Speech Result
Working with the audio data returned by generateSpeech.
generateSpeech returns a SpeechResult containing the generated audio and optional provider metadata.
SpeechResult
interface SpeechResult {
readonly audio: GeneratedAudioFile
readonly providerMetadata?: Record<string, unknown>
readonly warnings?: string[]
}Audio File
The audio property provides the generated audio in multiple formats:
interface GeneratedAudioFile {
readonly uint8Array: Uint8Array // Raw audio bytes
readonly base64: string // Base64 encoded (lazy-computed)

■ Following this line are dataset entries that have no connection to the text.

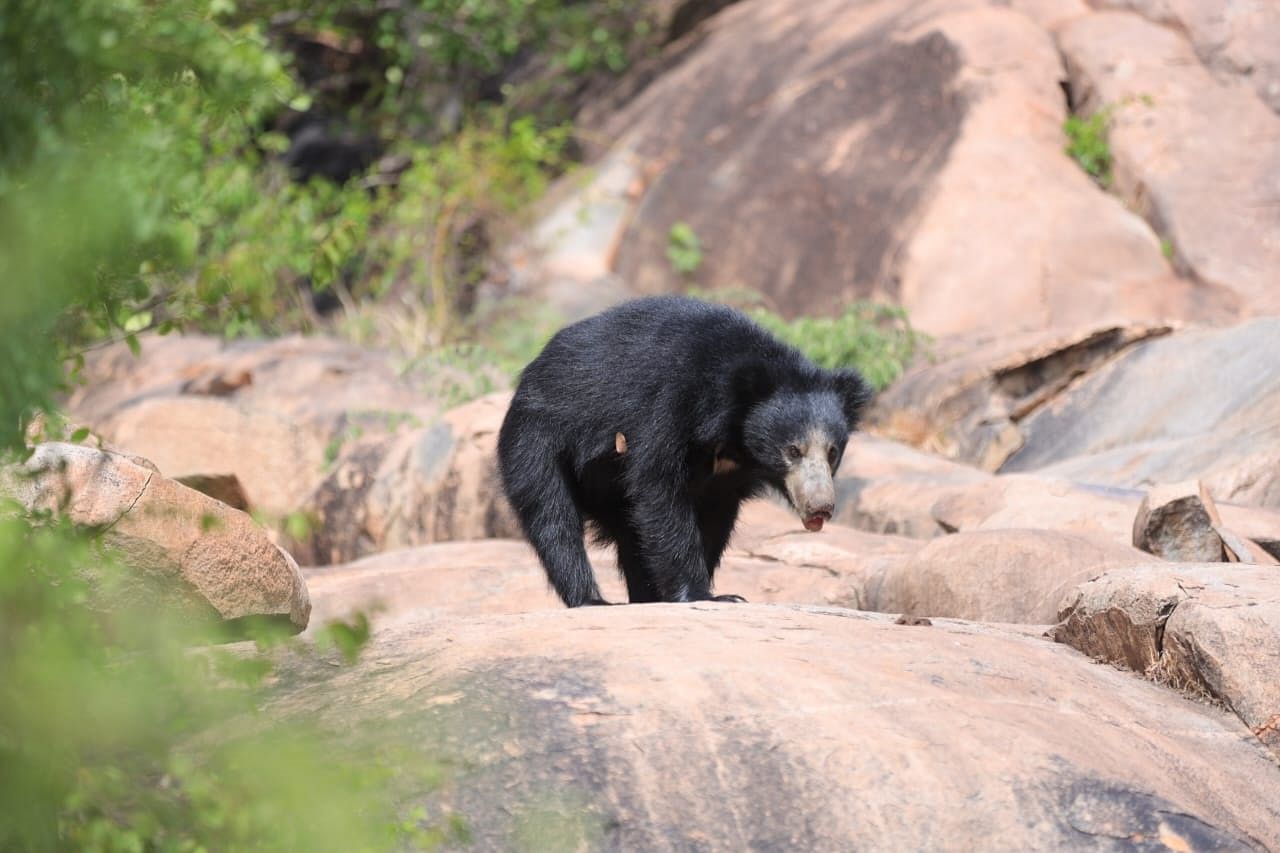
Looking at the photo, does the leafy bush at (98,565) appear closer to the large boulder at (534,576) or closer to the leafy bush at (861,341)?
the large boulder at (534,576)

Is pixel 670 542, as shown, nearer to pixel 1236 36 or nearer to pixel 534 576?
pixel 534 576

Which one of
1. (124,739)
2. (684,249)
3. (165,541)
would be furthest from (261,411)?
(124,739)

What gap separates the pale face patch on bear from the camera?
4590 mm

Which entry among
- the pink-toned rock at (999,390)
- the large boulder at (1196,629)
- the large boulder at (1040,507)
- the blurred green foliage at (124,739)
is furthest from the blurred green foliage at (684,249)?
the blurred green foliage at (124,739)

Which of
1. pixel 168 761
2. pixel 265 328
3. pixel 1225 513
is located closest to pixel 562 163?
pixel 265 328

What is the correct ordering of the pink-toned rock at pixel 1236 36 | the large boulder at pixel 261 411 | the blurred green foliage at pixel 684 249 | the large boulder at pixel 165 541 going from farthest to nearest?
the blurred green foliage at pixel 684 249
the pink-toned rock at pixel 1236 36
the large boulder at pixel 261 411
the large boulder at pixel 165 541

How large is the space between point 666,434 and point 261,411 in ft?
18.1

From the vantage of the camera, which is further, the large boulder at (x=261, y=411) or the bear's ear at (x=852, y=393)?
the large boulder at (x=261, y=411)

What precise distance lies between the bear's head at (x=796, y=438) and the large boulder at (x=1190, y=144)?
21.1 ft

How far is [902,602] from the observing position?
5090mm

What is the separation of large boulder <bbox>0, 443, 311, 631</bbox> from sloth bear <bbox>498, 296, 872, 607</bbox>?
132 cm

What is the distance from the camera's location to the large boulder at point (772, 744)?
2.72m

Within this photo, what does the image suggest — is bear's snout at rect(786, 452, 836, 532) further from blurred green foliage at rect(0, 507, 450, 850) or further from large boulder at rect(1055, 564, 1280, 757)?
blurred green foliage at rect(0, 507, 450, 850)

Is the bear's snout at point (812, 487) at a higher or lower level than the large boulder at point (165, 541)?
lower
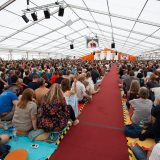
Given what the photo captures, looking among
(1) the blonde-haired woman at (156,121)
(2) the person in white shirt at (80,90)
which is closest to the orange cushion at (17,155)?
(1) the blonde-haired woman at (156,121)

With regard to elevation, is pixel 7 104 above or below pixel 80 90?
above

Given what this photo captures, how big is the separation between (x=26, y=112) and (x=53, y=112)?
602 millimetres

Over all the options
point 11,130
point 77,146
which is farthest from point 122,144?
point 11,130

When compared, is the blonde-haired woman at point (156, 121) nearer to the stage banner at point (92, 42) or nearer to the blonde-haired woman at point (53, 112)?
the blonde-haired woman at point (53, 112)

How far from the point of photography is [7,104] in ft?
14.0

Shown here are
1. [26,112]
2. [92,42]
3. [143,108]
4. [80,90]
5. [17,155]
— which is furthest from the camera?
[92,42]

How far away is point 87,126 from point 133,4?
6881 millimetres

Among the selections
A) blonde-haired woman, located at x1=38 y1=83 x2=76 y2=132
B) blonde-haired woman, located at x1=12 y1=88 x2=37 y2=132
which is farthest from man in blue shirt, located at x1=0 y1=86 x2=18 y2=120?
blonde-haired woman, located at x1=38 y1=83 x2=76 y2=132

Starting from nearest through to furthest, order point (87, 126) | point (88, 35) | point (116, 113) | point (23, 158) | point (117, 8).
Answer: point (23, 158)
point (87, 126)
point (116, 113)
point (117, 8)
point (88, 35)

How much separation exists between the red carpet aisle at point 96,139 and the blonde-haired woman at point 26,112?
32.7 inches

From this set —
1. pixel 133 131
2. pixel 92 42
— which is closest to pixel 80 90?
pixel 133 131

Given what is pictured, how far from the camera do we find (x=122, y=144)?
3859mm

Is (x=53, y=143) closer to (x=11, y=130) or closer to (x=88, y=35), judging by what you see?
(x=11, y=130)

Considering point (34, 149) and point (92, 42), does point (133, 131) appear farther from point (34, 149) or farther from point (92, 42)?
point (92, 42)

readonly mediaType: string // MIME type, e.g. "audio/mpeg"
}Accessing Audio Data
const result = await generateSpeech({
model: "openai/gpt-4o-mini-tts",
text: "Hello!",
voice: "alloy",
})
// Raw bytes — best for writing to files or streaming
result.audio.uint8Array
// Base64 — useful for data URIs or JSON serialization
result.audio.base64
// Media type — use for Content-Type headers
result.audio.mediaTypeThe base64 property is lazy-computed from uint8Array on first access, so there's no overhead if you only need the raw bytes.

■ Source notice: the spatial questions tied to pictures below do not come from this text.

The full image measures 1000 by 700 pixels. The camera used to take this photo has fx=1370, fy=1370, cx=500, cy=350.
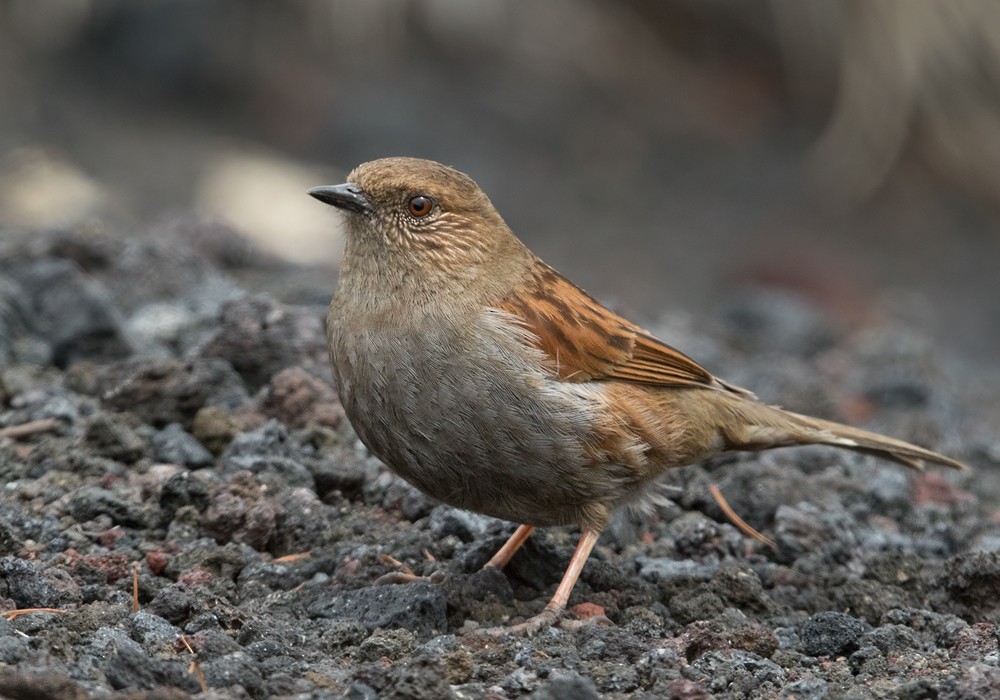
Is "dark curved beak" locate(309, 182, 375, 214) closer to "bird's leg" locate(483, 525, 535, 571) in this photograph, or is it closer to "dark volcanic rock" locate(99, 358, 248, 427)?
"dark volcanic rock" locate(99, 358, 248, 427)

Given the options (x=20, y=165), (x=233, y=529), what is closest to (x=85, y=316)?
(x=233, y=529)

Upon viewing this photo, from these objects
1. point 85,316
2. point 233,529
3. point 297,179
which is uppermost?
point 297,179

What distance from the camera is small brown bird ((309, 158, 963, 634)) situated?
543 cm

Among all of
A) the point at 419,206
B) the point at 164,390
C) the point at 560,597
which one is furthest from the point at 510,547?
the point at 164,390

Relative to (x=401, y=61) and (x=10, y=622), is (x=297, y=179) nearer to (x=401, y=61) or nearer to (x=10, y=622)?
(x=401, y=61)

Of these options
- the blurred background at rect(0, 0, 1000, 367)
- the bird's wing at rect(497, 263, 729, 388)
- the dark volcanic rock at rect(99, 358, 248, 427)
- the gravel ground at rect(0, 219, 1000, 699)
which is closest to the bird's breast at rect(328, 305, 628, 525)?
the bird's wing at rect(497, 263, 729, 388)

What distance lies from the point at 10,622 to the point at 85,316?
119 inches

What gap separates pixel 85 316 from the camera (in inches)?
283

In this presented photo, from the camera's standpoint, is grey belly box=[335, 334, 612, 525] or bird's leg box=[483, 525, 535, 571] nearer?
grey belly box=[335, 334, 612, 525]

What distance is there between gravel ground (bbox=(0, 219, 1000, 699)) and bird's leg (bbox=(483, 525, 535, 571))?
0.26ft

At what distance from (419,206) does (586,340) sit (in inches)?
36.6

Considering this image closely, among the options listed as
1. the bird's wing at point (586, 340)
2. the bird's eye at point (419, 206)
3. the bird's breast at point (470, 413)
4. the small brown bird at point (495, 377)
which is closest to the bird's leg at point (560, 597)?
the small brown bird at point (495, 377)

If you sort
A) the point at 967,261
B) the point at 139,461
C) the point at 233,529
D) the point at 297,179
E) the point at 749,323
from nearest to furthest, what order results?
1. the point at 233,529
2. the point at 139,461
3. the point at 749,323
4. the point at 297,179
5. the point at 967,261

Writing to a File (Node.js)
import { writeFileSync } from "fs"
const result = await generateSpeech({
model: "openai/gpt-4o-mini-tts",
text: "Hello!",
voice: "alloy",
})
writeFileSync("output.mp3", result.audio.uint8Array)Creating a Response (Edge/Server)

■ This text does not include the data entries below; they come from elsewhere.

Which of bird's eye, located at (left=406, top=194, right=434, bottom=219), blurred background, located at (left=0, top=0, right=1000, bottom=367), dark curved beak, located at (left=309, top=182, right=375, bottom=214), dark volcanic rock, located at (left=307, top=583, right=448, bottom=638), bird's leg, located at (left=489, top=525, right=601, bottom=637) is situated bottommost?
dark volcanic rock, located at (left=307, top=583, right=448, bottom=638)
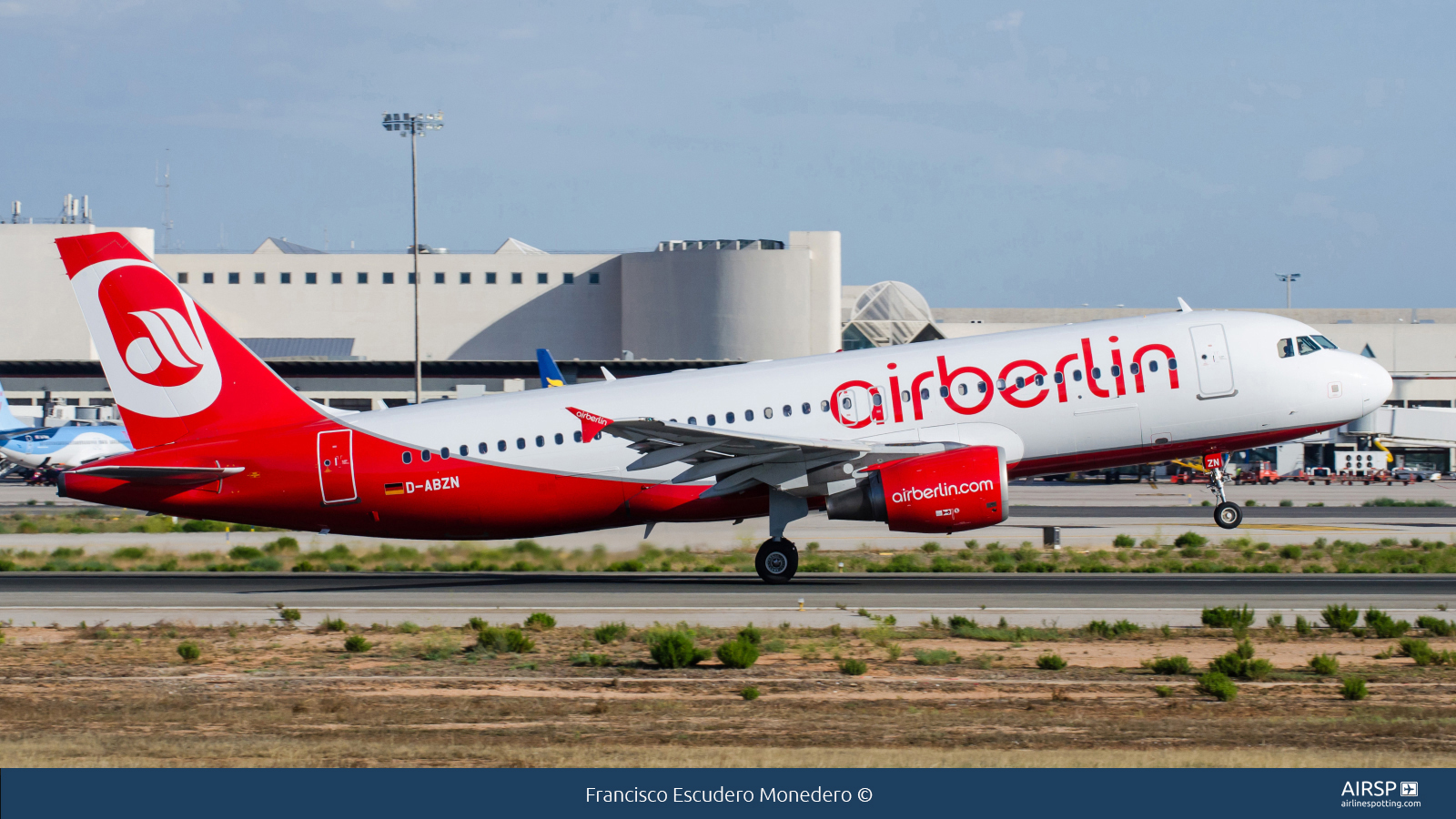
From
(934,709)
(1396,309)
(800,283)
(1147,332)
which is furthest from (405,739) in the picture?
(1396,309)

const result = await generateSpeech({
model: "openai/gpt-4o-mini-tts",
text: "Hello!",
voice: "alloy",
})
return new Response(result.audio.uint8Array, {
headers: { "Content-Type": result.audio.mediaType },
})Playing in the Browser
const result = await generateSpeech({
model: "openai/gpt-4o-mini-tts",
text: "Hello!",
voice: "alloy",
})
const blob = new Blob([result.audio.uint8Array], {
type: result.audio.mediaType,
})
const url = URL.createObjectURL(blob)
const audio = new Audio(url)
audio.play()Provider Metadata
Some providers return additional metadata alongside the audio. Access it via providerMetadata:
const result = await generateSpeech({
model: "hume/octave-2",
text: "Hello!",
voice: "Dacher",
})
if (result.providerMetadata) {
console.log(result.providerMetadata)
}The shape of metadata varies by provider.
Warnings
When using features that aren't supported by all providers (like audio tags), SpeechSDK returns warnings instead of throwing:
const result = await generateSpeech({
model: "openai/gpt-4o-mini-tts",
text: "[laugh] Hello world",
voice: "alloy",
})
if (result.warnings) {
console.log(result.warnings)
// ["Audio tag [laugh] is not supported by openai/gpt-4o-mini-tts and was removed."]
}warnings is undefined when there are no warnings.